> **The problem**
Find the line containing "United States, site archbold_FL-07." in the material below; copy that line and all following lines exactly.

-.-.-

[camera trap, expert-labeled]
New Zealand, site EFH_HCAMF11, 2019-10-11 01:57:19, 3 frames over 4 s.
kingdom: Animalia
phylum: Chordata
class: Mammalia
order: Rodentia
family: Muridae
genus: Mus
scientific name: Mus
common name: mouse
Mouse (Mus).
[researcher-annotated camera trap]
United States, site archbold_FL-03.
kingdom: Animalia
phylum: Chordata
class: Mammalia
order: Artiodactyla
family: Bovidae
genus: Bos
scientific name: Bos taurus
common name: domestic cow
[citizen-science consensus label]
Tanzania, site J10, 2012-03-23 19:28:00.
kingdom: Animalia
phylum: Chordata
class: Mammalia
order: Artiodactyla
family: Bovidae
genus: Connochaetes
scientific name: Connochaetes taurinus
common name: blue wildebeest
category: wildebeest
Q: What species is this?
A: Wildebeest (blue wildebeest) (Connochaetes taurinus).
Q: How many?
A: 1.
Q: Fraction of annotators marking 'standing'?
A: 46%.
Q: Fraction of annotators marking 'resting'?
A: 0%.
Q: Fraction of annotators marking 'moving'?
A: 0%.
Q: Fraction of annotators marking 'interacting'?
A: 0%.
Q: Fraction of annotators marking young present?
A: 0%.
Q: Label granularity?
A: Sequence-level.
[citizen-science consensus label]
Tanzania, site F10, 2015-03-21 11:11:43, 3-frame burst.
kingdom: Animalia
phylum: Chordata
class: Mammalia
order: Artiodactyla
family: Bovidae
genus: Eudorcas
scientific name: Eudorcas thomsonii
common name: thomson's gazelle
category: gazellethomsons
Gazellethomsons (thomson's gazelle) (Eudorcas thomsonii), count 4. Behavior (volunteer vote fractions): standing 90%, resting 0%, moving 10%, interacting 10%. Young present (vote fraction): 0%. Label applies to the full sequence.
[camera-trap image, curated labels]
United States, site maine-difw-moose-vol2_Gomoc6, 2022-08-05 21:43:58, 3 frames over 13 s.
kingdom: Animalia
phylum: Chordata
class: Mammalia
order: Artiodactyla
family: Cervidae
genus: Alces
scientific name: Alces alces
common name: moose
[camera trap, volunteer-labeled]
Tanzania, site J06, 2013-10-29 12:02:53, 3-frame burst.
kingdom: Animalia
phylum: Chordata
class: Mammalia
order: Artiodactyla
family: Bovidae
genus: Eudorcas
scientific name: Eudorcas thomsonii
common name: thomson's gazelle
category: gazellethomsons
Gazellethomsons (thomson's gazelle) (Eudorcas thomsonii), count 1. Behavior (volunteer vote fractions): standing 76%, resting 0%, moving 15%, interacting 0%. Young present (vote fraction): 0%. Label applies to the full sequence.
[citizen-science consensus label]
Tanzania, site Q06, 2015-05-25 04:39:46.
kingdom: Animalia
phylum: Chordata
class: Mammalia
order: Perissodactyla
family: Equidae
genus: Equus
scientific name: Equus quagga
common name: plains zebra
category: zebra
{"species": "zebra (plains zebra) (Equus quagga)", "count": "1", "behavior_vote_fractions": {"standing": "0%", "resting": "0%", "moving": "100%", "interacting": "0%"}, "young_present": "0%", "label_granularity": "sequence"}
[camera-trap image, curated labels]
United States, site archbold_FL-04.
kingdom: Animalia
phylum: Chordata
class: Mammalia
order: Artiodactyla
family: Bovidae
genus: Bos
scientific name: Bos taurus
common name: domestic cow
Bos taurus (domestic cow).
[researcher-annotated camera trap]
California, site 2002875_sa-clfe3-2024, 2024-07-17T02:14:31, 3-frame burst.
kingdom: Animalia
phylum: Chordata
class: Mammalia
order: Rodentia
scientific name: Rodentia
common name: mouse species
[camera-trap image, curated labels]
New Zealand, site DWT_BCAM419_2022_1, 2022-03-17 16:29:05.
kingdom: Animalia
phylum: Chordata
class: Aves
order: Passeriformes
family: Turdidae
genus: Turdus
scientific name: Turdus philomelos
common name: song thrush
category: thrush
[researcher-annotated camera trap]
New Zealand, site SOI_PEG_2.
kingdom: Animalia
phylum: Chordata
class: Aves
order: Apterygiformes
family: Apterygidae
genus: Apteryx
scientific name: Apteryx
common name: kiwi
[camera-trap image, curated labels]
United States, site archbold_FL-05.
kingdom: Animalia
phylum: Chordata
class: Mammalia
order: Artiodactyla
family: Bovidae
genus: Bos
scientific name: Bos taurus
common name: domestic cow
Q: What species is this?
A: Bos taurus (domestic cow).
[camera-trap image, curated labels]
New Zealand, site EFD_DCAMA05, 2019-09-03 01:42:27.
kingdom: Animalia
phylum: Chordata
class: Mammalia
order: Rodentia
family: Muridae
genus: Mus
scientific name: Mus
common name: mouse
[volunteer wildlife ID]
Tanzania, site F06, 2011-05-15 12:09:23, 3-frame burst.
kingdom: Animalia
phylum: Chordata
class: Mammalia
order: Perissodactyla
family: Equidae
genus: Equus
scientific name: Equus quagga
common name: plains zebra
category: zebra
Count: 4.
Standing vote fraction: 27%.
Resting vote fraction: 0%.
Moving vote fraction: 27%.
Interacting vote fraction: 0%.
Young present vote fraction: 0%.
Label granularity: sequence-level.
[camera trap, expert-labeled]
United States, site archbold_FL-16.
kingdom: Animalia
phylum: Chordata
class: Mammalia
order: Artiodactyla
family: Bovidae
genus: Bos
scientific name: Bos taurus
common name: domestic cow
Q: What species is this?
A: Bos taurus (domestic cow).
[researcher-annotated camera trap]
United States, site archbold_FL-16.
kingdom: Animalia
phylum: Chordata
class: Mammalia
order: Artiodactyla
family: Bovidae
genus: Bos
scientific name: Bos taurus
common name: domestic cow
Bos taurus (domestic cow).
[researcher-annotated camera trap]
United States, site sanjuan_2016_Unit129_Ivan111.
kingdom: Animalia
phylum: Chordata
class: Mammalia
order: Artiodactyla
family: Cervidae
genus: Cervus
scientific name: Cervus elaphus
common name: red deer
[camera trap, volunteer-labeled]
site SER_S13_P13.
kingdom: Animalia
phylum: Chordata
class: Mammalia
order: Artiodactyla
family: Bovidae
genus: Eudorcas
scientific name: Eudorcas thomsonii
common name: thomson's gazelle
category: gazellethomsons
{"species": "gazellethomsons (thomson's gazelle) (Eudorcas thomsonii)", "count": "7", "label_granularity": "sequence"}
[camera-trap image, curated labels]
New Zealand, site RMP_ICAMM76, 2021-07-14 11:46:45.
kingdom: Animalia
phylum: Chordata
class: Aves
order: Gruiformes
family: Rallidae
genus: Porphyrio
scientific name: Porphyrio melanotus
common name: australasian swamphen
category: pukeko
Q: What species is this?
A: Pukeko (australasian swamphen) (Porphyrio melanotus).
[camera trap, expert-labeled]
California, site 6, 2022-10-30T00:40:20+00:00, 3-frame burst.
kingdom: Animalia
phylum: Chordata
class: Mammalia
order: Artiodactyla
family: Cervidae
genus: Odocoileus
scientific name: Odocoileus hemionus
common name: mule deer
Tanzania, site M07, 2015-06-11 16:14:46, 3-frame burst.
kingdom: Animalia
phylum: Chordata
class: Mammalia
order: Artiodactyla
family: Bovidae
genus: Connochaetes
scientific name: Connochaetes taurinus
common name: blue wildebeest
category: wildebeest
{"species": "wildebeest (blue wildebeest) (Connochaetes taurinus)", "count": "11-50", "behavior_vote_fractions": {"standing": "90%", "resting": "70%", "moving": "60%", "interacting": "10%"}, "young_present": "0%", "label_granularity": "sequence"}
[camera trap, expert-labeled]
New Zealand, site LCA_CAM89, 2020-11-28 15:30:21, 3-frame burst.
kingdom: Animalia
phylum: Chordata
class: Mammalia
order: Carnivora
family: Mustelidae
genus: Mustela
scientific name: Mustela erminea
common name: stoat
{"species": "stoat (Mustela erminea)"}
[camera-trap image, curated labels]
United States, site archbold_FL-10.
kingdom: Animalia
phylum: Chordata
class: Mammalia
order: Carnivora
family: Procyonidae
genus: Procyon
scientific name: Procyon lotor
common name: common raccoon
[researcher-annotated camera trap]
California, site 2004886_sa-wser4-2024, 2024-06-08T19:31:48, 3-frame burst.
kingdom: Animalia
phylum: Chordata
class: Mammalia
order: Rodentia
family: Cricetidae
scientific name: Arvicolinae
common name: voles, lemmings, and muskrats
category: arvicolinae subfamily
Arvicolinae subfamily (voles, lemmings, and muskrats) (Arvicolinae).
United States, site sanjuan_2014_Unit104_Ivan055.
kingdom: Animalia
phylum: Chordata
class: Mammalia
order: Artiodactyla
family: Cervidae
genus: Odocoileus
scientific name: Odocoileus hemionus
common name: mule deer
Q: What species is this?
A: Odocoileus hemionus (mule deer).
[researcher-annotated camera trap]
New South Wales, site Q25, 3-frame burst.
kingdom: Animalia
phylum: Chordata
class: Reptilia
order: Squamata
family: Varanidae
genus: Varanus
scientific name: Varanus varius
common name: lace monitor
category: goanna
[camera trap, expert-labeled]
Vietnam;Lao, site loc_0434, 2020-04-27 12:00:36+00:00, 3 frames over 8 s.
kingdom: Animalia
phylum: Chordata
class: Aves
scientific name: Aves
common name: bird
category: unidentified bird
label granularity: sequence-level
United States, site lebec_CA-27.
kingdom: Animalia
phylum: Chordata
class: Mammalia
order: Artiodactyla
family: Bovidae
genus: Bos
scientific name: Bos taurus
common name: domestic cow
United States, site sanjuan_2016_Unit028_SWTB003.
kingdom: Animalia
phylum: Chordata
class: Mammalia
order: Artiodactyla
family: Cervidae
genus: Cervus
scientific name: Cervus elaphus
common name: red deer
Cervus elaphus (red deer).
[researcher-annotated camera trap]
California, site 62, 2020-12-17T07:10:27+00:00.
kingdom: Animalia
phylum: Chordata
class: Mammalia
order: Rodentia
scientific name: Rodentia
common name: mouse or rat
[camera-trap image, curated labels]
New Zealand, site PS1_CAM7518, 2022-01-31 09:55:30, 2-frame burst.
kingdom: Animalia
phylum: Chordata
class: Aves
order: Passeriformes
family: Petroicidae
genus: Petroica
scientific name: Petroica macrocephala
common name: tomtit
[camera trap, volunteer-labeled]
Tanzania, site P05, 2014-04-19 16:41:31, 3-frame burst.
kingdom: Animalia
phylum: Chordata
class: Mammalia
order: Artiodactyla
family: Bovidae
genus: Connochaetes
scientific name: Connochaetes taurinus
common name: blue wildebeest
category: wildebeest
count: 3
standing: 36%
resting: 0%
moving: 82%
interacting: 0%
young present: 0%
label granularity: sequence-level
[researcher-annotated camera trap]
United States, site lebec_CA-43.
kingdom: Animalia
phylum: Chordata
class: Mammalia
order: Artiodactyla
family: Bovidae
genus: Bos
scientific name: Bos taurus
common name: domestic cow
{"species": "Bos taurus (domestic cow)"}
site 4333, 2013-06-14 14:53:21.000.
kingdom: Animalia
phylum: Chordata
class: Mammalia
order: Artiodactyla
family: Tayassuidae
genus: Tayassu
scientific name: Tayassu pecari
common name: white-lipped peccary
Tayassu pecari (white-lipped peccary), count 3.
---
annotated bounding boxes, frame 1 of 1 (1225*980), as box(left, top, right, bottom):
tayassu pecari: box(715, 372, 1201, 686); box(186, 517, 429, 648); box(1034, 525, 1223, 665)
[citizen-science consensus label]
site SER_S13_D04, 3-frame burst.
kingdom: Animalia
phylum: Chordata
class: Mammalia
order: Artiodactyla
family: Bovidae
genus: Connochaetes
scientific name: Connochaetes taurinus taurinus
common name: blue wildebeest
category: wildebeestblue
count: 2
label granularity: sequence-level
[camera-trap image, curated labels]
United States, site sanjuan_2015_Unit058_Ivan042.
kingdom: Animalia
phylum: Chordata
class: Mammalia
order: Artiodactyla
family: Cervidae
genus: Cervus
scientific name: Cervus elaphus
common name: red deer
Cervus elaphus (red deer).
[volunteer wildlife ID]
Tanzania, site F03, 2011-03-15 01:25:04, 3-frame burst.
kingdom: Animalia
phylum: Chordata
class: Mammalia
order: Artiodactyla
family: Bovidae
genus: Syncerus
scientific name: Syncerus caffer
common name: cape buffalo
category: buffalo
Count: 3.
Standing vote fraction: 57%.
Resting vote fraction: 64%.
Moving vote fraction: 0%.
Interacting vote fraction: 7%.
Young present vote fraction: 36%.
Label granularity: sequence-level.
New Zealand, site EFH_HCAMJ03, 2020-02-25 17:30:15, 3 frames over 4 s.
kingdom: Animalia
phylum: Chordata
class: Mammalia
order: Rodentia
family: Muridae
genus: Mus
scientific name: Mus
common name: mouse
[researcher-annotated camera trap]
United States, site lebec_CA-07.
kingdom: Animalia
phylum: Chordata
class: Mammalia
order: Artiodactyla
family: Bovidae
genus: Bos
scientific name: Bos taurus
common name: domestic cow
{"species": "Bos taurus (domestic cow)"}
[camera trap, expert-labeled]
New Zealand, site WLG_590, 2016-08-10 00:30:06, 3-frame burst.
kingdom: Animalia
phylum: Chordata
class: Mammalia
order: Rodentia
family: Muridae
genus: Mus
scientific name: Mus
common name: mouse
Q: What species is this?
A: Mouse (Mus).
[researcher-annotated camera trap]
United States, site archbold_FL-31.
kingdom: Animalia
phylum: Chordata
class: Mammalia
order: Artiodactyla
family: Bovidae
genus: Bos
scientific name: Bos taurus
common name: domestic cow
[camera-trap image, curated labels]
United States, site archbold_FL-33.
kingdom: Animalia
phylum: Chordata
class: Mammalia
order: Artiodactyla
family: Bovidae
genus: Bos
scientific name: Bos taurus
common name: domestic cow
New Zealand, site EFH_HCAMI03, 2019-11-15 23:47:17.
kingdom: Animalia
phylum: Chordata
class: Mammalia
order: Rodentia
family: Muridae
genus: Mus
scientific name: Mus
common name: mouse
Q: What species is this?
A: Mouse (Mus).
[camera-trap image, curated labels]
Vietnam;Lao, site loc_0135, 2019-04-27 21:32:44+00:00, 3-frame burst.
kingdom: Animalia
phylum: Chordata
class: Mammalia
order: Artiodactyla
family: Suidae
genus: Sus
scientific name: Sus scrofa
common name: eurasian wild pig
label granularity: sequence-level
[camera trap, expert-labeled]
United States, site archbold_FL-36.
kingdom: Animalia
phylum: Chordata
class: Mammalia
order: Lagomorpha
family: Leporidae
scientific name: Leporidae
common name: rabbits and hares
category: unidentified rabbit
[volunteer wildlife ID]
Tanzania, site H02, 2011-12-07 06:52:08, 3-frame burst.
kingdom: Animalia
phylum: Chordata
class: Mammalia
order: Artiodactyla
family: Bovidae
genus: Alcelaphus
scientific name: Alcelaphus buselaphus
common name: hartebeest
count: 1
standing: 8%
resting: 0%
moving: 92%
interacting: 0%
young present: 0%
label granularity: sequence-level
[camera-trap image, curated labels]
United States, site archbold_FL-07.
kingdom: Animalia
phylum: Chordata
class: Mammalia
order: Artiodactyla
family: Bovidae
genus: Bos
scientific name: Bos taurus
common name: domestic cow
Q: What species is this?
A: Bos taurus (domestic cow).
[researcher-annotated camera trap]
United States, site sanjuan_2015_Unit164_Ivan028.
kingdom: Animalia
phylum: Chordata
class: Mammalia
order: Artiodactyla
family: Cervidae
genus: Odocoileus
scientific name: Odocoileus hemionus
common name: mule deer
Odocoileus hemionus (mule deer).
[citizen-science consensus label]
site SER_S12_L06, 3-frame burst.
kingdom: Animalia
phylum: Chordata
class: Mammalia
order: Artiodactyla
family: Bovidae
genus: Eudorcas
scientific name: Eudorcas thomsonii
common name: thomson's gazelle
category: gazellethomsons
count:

-.-.-

> **Solution to the problem**
United States, site archbold_FL-07.
kingdom: Animalia
phylum: Chordata
class: Mammalia
order: Artiodactyla
family: Bovidae
genus: Bos
scientific name: Bos taurus
common name: domestic cow
Q: What species is this?
A: Bos taurus (domestic cow).
[researcher-annotated camera trap]
United States, site sanjuan_2015_Unit164_Ivan028.
kingdom: Animalia
phylum: Chordata
class: Mammalia
order: Artiodactyla
family: Cervidae
genus: Odocoileus
scientific name: Odocoileus hemionus
common name: mule deer
Odocoileus hemionus (mule deer).
[citizen-science consensus label]
site SER_S12_L06, 3-frame burst.
kingdom: Animalia
phylum: Chordata
class: Mammalia
order: Artiodactyla
family: Bovidae
genus: Eudorcas
scientific name: Eudorcas thomsonii
common name: thomson's gazelle
category: gazellethomsons
count:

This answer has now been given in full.